Rules
What information can I use?
See Dataset for more details on how the dataset was generated.
Training and development
We provide teams with signals and listener responses for training and development. This includes:
- Audio1: The stereo audio for which participants must predict lyric intelligibility. This is the audio presented to listeners during the intelligibility tests and includes:
- Reverberation (high-order ambisonics (HOA) [1] combined with head-related transfer functions (HRTF) [2]).
- Background noise [3].
- Simulated no, mild or moderate hearing loss (HL).
- Audio2: Audio1 without the hearing loss simulation. This corresponds to the signal at the entrance of the listener’s ear canal.
- Severity: The listener's hearing impairment severity category used in the HL simulation.
- Lyrics: The ground-truth lyric text.
- Transcription: The transcriptions produced by listeners during the intelligibility tests.
- Intelligibility: The intelligibility scores obtained from the listening tests, computed by comparing the ground-truth lyrics with the listeners’ transcriptions.
Teams are free to split this data into training and development sets as they see fit.

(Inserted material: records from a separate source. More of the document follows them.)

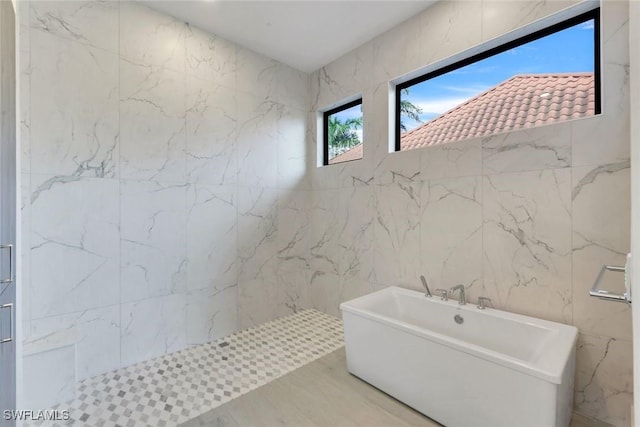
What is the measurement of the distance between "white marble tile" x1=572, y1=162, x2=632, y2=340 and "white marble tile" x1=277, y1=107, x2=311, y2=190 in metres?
2.64

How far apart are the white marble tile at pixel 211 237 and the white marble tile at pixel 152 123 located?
1.01 ft

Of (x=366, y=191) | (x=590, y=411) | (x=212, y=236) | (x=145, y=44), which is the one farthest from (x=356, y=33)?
(x=590, y=411)

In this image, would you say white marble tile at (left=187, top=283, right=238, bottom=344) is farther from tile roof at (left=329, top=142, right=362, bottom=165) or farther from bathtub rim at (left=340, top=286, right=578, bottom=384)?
tile roof at (left=329, top=142, right=362, bottom=165)

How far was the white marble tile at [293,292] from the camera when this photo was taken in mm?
3504

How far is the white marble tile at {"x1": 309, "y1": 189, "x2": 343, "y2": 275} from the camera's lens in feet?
11.4

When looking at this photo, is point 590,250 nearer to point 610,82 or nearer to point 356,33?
point 610,82

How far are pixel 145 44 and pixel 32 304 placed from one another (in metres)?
2.19

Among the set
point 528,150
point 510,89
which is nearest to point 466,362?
point 528,150

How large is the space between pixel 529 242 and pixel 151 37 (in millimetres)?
3444

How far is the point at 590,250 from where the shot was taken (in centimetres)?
183

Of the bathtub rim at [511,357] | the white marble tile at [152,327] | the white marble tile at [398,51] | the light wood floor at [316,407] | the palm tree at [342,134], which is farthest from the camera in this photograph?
the palm tree at [342,134]

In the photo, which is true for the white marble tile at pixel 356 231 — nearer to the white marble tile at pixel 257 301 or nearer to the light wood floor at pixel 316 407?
the white marble tile at pixel 257 301

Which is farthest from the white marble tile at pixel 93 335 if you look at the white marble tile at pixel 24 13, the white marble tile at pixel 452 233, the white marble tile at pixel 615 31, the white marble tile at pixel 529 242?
the white marble tile at pixel 615 31

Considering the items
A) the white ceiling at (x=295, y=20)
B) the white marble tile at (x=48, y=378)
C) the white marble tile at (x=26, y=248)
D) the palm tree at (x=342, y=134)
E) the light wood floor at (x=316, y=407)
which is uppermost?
the white ceiling at (x=295, y=20)
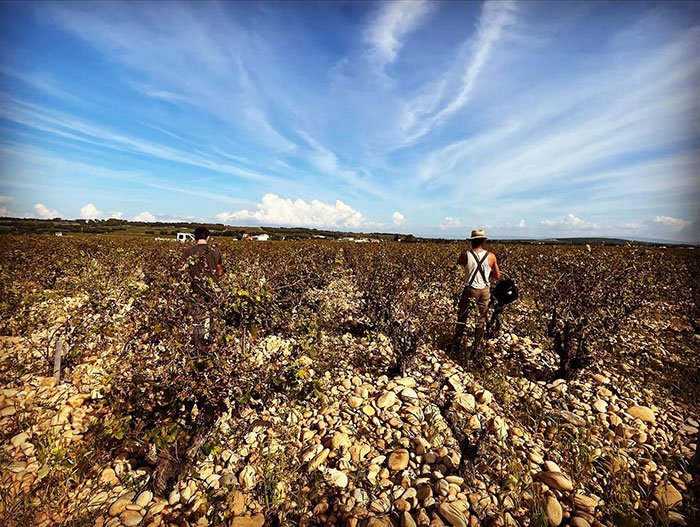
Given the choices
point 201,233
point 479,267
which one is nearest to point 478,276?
point 479,267

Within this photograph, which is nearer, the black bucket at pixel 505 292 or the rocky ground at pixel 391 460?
the rocky ground at pixel 391 460

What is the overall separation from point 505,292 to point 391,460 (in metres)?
3.72

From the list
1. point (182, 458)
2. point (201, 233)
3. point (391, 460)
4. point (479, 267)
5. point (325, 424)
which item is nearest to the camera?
point (182, 458)

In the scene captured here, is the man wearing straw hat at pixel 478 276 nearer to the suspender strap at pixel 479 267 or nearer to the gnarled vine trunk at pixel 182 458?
the suspender strap at pixel 479 267

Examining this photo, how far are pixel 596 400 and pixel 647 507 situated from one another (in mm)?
1932

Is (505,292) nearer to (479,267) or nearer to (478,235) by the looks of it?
(479,267)

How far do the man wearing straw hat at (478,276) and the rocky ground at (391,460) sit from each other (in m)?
1.09

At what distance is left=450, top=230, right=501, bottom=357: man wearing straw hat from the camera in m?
5.49

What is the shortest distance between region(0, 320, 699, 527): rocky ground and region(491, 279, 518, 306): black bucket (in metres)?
1.51

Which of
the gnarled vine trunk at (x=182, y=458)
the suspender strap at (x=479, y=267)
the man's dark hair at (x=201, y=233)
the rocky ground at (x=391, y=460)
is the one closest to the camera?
the rocky ground at (x=391, y=460)

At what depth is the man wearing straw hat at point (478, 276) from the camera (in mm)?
5492

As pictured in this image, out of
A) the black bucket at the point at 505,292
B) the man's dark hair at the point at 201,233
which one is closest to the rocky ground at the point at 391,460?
the black bucket at the point at 505,292

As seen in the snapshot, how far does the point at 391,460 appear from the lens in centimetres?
344

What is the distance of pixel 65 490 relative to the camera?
2.98m
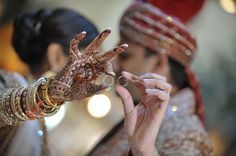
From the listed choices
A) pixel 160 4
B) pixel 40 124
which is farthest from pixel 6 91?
pixel 160 4

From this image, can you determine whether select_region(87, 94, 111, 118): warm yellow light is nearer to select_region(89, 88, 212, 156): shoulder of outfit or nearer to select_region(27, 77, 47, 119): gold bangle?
select_region(89, 88, 212, 156): shoulder of outfit

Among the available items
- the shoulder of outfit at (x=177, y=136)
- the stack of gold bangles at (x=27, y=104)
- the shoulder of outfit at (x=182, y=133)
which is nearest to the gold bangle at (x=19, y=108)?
the stack of gold bangles at (x=27, y=104)

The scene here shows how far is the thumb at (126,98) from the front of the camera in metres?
1.38

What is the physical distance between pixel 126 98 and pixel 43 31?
78 centimetres

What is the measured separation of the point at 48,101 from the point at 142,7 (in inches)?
38.9

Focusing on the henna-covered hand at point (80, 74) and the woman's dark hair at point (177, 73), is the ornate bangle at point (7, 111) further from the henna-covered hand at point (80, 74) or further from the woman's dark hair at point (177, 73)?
the woman's dark hair at point (177, 73)

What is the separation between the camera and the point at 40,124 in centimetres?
157

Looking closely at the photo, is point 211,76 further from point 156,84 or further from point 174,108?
point 156,84

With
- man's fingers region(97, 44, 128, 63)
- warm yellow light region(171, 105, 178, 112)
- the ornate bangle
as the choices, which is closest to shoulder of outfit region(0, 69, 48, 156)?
the ornate bangle

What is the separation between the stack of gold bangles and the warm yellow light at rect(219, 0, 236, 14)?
2.11 m

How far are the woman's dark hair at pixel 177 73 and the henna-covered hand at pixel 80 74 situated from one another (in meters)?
0.88

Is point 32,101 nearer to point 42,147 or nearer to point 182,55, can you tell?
point 42,147

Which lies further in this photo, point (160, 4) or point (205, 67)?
point (205, 67)

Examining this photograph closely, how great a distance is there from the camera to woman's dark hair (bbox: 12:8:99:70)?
1.99 meters
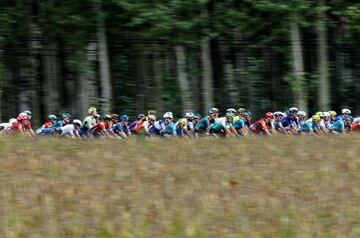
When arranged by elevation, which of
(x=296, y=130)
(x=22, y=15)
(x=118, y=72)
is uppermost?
(x=22, y=15)

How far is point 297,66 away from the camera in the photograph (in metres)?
23.9

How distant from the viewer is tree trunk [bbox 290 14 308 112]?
77.0 ft

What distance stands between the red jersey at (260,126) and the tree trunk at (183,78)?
2.54m

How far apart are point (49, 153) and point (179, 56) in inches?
477

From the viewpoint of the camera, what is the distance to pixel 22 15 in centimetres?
2480

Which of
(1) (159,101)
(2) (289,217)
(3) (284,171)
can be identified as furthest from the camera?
(1) (159,101)

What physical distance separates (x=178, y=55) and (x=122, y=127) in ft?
14.7

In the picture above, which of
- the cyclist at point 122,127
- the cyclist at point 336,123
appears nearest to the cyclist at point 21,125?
the cyclist at point 122,127

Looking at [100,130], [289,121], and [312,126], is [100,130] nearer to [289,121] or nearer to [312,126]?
[289,121]

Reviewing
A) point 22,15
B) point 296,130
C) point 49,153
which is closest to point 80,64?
point 22,15

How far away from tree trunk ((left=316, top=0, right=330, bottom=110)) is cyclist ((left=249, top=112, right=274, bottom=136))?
2.78 metres

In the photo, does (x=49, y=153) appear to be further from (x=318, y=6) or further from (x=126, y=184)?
(x=318, y=6)

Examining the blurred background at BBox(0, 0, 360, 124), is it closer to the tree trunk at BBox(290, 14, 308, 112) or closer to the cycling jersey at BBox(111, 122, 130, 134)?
the tree trunk at BBox(290, 14, 308, 112)

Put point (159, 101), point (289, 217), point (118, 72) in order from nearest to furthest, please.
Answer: point (289, 217)
point (159, 101)
point (118, 72)
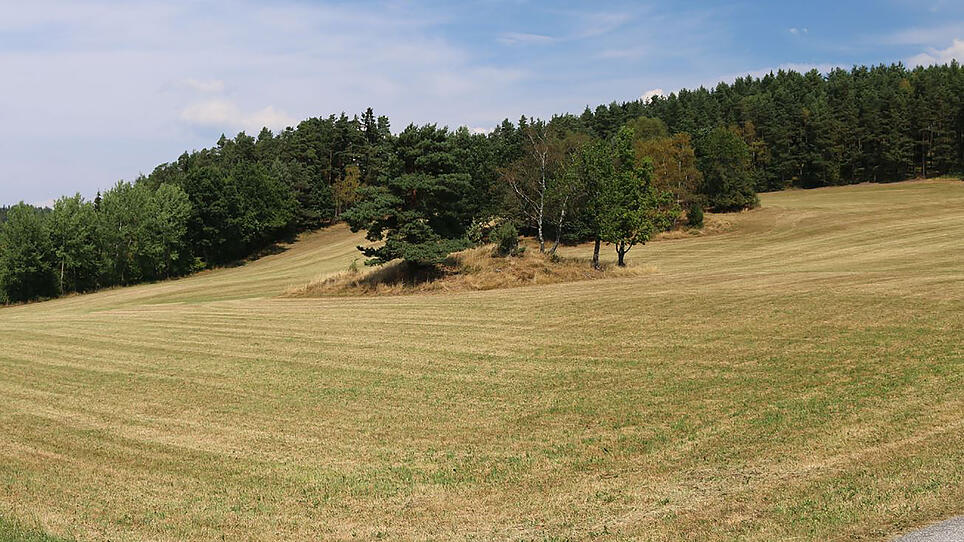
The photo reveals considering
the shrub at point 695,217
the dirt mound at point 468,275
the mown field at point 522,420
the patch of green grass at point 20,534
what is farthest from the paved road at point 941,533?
the shrub at point 695,217

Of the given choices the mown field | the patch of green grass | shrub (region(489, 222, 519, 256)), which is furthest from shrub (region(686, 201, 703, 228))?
the patch of green grass

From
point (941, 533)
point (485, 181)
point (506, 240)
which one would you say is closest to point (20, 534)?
point (941, 533)

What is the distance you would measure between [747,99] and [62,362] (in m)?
138

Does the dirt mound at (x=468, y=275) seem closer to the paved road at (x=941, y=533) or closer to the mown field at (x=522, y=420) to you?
the mown field at (x=522, y=420)

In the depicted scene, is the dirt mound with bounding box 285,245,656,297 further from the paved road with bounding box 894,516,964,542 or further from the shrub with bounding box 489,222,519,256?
the paved road with bounding box 894,516,964,542

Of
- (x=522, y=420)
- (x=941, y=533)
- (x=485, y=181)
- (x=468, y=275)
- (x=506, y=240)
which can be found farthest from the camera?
(x=485, y=181)

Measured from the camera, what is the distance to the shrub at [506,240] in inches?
1726

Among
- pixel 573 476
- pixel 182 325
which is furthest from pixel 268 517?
pixel 182 325

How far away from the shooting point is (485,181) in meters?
79.9

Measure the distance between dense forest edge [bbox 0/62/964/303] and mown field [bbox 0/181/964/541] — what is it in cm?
1467

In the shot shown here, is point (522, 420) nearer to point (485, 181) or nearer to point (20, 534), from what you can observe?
point (20, 534)

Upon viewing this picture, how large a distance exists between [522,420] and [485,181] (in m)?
66.4

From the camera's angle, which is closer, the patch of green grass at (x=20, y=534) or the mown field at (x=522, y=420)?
the patch of green grass at (x=20, y=534)

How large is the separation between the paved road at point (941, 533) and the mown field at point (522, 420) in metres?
0.25
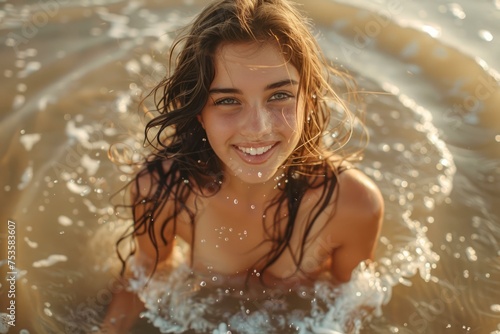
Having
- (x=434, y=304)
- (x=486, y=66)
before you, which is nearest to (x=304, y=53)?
(x=434, y=304)

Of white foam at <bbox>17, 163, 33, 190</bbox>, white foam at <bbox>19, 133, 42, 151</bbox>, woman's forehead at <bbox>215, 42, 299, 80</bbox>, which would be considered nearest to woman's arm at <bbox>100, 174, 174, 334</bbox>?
woman's forehead at <bbox>215, 42, 299, 80</bbox>

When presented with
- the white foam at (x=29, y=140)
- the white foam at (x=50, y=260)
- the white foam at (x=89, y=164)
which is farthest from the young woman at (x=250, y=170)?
the white foam at (x=29, y=140)

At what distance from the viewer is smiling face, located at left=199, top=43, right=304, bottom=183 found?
263 cm

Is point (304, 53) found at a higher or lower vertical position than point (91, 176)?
higher

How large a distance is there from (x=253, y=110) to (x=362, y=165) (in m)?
1.65

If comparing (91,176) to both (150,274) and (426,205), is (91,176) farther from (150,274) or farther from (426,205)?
(426,205)

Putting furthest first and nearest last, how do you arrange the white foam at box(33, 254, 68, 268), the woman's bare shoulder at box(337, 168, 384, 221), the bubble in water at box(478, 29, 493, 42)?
the bubble in water at box(478, 29, 493, 42) < the white foam at box(33, 254, 68, 268) < the woman's bare shoulder at box(337, 168, 384, 221)

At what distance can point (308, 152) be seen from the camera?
3.07 metres

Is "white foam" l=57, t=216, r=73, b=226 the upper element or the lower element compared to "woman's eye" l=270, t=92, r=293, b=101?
lower

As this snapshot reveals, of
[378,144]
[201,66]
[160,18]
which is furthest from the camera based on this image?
[160,18]

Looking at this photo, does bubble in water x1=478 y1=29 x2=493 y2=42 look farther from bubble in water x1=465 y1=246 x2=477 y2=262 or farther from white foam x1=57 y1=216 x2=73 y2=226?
white foam x1=57 y1=216 x2=73 y2=226

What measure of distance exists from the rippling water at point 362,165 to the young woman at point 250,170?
17 centimetres

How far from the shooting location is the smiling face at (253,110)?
2631mm

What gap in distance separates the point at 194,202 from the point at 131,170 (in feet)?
3.41
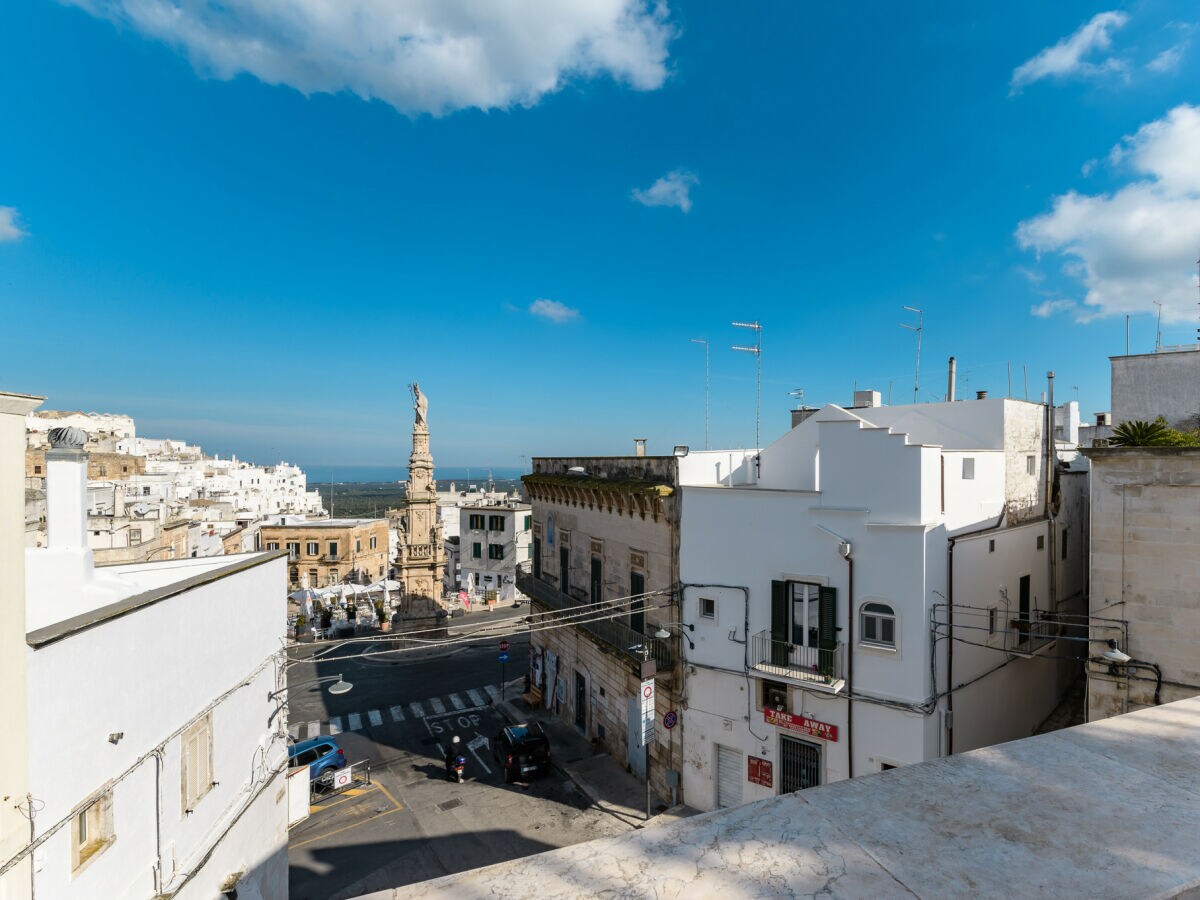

However, since each excerpt is presented with three hearing loss categories (as-is, mild, and moderate), we recommend splitting by unique prompts first.
In addition, teams can use:
- The training and validation set from the CLIP1 dataset.
- Note, CLIP1 test set must not be used for training or model validation.
- Their own data for training.
- Expanded versions of the CLIP1 and CLIP2 training data through simple automated modifications.
- Additional pre-training data generated using existing speech intelligibility, lyric intelligibility, and hearing loss models.
Validation
The validation set includes only the following fields:
- Audio1: The stereo audio for which participants must predict lyric intelligibility. This is the audio presented to listeners during the intelligibility tests and includes:
- Reverberation (high-order ambisonics (HOA) [1] combined with head-related transfer functions (HRTF) [2]).
- Background noise [3].
- Simulated no, mild or moderate hearing loss (HL).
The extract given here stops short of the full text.